Conseil de sécurité: M. Stephen O’Brien lance un nouvel appel aux parties pour obtenir un accès continu, sûr, sans condition et sans entrave à l’aide humanitaire en Syrie
Intervenant par vidéoconférence depuis Vienne, le Secrétaire général adjoint aux affaires humanitaires et Coordonnateur des secours d’urgence, M. Stephen O’Brien, a fait le point, ce matin, de la situation humanitaire en Syrie en exprimant sa frustration de voir que ce conflit continue de faire beaucoup de victimes et plonge davantage de personnes dans une situation extrêmement difficile. En soulignant la responsabilité du Conseil de sécurité d’explorer toutes les voies pour trouver une issue à cette situation désespérée, il a insisté sur l’obligation des parties à garantir un accès humanitaire sûr et sans entrave pour atteindre les Syriens assiégés.
« L’impact de cinq longues années de conflit en Syrie défie l’entendement », a dit M. O’Brien en se disant très choqué par le tribut humain et des souffrances entrainés par « ce combat absurde où il n’y a rien à gagner ». Il a ainsi dénoncé les centaines de milliers de morts, les millions de personnes déplacées, les familles déchirées, les villes décimées, la destruction des infrastructures de base, la privation délibérée d’alimentation et de médicaments, la désolation et la famine. « Nous devrions tous avoir honte que cela se passe sous nos yeux », a-t-il lancé.
Malgré le répit lié à la cessation des hostilités, il a constaté une détérioration inquiétante de la situation sur le terrain due aux violences commises à Alep, Homs, Idleb, Lattaquié et dans la zone rurale de Damas. Ce matin même, a-t-il indiqué, les forces gouvernementales syriennes auraient repris les bombardements aériens sur le Gouvernorat de Dara’a, pour la première fois depuis la cessation des hostilités.

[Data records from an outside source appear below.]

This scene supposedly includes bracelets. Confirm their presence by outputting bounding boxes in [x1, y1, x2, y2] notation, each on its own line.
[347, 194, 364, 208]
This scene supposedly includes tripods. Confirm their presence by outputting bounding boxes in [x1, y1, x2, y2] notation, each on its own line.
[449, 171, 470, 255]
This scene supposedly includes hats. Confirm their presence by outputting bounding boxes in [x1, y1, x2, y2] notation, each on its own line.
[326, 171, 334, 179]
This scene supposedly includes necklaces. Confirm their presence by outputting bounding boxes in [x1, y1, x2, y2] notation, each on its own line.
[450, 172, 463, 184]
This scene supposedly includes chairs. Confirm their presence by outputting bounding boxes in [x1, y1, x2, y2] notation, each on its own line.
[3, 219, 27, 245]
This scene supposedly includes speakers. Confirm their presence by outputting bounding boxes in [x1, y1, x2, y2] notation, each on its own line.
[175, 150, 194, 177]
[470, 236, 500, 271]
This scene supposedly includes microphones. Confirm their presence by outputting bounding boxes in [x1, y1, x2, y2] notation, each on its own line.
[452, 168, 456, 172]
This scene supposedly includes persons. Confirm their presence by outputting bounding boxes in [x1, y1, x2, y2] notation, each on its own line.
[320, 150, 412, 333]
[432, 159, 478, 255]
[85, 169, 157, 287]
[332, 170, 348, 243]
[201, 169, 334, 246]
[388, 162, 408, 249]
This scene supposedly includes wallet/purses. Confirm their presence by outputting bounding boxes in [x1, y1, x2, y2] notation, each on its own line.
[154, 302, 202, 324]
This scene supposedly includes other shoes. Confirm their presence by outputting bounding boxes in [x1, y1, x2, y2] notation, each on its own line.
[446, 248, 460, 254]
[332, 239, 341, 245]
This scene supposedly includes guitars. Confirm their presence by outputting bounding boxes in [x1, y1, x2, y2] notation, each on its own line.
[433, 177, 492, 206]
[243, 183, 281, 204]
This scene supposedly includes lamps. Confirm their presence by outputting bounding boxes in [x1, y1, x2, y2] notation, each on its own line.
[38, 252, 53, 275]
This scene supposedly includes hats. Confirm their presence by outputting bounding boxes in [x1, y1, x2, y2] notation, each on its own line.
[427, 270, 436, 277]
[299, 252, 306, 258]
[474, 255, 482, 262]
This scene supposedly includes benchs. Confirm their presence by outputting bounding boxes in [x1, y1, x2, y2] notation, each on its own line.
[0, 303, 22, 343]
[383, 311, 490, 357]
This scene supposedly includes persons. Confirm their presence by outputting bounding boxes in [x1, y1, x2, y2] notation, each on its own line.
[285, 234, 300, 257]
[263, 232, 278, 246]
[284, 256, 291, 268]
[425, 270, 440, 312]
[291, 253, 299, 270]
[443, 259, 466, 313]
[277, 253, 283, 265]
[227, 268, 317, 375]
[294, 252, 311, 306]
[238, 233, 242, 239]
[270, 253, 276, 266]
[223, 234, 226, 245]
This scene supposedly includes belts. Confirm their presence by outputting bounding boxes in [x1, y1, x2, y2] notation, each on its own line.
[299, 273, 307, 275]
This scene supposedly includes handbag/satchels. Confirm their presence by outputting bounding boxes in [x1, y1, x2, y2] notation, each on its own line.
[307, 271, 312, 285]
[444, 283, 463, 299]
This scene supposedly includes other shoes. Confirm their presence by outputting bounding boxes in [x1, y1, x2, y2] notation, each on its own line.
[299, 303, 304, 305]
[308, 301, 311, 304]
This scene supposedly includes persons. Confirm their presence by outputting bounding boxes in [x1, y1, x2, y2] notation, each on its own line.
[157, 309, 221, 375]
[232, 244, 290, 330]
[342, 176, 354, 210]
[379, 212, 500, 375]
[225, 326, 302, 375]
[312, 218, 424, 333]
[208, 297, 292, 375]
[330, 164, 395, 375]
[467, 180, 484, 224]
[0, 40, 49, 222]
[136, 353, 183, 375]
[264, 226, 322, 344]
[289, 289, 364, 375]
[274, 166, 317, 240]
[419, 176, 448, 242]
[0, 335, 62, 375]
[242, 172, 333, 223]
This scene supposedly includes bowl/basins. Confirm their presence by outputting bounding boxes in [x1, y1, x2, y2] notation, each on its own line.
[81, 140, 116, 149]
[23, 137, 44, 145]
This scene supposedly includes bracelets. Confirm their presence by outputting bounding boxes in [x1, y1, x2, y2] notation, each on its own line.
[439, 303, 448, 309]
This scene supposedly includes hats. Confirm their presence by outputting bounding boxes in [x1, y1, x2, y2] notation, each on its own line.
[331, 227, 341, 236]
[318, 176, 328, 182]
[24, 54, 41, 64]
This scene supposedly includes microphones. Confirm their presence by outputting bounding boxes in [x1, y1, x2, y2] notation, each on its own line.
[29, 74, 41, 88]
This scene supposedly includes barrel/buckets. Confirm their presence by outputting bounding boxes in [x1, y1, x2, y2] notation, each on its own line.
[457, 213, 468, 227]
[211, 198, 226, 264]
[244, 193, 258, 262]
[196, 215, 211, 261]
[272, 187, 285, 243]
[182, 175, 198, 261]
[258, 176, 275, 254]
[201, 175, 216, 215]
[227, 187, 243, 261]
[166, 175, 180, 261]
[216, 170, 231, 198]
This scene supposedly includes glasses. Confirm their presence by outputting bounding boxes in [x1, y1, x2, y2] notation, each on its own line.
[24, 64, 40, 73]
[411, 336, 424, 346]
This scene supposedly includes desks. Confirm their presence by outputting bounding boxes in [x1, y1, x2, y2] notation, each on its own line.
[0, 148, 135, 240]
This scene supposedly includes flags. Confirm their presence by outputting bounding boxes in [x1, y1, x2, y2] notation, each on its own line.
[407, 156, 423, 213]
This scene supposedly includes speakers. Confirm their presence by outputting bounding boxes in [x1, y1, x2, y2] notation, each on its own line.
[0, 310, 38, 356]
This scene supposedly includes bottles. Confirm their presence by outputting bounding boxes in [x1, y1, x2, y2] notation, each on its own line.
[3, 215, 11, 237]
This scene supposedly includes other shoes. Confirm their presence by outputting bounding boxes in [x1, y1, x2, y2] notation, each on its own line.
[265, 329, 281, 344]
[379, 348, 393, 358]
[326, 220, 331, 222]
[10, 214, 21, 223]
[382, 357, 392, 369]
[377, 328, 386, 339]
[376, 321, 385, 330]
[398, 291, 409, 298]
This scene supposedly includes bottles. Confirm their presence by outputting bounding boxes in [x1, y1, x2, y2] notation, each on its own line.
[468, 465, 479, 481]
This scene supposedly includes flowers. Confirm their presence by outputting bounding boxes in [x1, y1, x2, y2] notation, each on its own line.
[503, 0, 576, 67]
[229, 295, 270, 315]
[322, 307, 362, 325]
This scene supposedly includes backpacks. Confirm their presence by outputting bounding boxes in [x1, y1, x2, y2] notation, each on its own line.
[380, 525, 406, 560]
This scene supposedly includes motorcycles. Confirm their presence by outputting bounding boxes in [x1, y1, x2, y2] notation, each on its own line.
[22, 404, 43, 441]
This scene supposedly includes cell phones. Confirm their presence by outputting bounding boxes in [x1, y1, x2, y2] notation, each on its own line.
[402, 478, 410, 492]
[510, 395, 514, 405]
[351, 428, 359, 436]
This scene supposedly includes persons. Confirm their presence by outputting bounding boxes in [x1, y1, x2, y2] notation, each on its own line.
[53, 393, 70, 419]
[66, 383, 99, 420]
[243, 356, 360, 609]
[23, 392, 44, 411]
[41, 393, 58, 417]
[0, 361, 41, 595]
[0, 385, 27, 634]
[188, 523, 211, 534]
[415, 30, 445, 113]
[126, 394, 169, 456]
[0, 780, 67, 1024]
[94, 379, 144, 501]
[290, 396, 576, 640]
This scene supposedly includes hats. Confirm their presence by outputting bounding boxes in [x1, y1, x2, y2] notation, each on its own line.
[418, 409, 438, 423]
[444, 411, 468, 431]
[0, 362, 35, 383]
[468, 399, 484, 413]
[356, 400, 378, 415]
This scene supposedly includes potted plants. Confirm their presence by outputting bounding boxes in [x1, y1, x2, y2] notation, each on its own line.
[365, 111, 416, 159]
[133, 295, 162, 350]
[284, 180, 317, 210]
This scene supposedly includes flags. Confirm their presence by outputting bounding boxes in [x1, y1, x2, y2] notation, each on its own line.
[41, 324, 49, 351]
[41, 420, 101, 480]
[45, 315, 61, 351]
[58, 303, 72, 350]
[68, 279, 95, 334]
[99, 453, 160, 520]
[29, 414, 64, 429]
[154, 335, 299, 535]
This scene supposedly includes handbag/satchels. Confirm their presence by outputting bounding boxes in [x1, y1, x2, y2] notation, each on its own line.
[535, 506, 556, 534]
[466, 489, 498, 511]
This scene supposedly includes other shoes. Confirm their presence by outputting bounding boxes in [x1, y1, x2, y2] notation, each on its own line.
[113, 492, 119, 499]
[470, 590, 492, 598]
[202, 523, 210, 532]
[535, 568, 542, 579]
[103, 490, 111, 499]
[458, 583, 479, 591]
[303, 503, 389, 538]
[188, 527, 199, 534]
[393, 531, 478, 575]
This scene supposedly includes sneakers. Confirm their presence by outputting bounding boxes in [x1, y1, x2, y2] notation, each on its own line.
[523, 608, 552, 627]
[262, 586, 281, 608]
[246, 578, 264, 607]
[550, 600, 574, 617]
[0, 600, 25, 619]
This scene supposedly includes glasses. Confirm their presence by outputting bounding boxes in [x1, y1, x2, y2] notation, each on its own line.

M. O’Brien a rappelé au Conseil de sécurité qu’il avait la responsabilité d’explorer toutes les voies possibles pour mettre fin à la violence. Il a lancé un nouvel appel en faveur d’un « accès continu, sûr, sans condition et sans entrave à l’aide humanitaire », avant de demander aux parties au conflit, au Conseil de sécurité et aux coprésidents du Groupe international de soutien pour la Syrie de ne ménager aucun effort pour que la cessation des hostilités soit respectée.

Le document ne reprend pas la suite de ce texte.